• Running the VM compute nodes for HPC cluster
  • Short term: running on engage1 OpenStack (quicker, homogeneous tests)
    Long term: also running on Kaizen OpenStack (politically looks good, cross campus lines connectivity and resource sharing)
  • Avoids the short term issues of the MeetMe switch, but there are still issues bridging networks within MIT.
  • We should be able to do both, and they should work the same way (up to network cfg issues).
  • Make sure we get an account on Liberty OpenStack to verify the configuration to have a similar setup. (This is not a substitute!)
  • Path to project goal: Make one of these VMs visible (by some route) to the main engage1 cluster and federate with existing slurm master to receive jobs.

    • slurm.conf can just include an arbitrary public IP for a virtual node so that it’s known and visible to the slurm master for the job assignment.

    • Can set up a private LDAP mirror for VM for security purposes.

      • one way mirror only for verification and no modification—can’t mess up mirror
      • This syncs up users frm the master
    • OSG route:

      • Current implementation:

        • proxy host user ID in engage1.
          • Simplifies user id story if we only target OSG first—only one user ID.
          • Takes work from Open Science workflow cloud, runs it on SLURM cluster.
        • runs when there are idle cycles, can get killed.
        • Uses virtual file system.
      • We could have it be the only user, work 24/7.

      • Issue: OSG runs could get killed every 15 minutes, if they aren’t checkpointing, they restart and make no progress.

        Soln: Runs in virtual machine, can checkpoint before they get killed.

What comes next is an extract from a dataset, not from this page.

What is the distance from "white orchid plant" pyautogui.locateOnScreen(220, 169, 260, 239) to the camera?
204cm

      • OSG services can be suspended depending on if other work comes along. (Gives a way to use idle cycles)
        Remember: Cloud, how do we support bursty needs, vs. steady scientific computing.

      • May want to mirror their CVMFS world - gets us out of LDAP world, but there are security concerns about giving access to CVMFS.

  • Initial requirements for OSG route:

    • Need to get OSG account.
    • CVMFS - namespace in the OSG, based on HTTP perhaps OR We could set up our own server to host our own stuff
    • End to end story: we’re going to use OSG to support these end-to-end workflows, similar to what other people may do.
    • One user id in our SLURM piece: OSG proxy.


  • Get salt-cloud work on github


    • config files and recipie for salt-cloud and salt updated on github
    • updated wiki with the steps for use
  • Take cloud-stack stuff, be able to instantiate a flexible number of VMs. This is a reference set up anyone can “checkout and run.”


    • salt-cloud map config file can be used to specify the number of VMs to be provisioned with their specifc configuration profiles.
    • salt-cloud and salt-master installation and config files from git can be used to setup a salt VM cluster.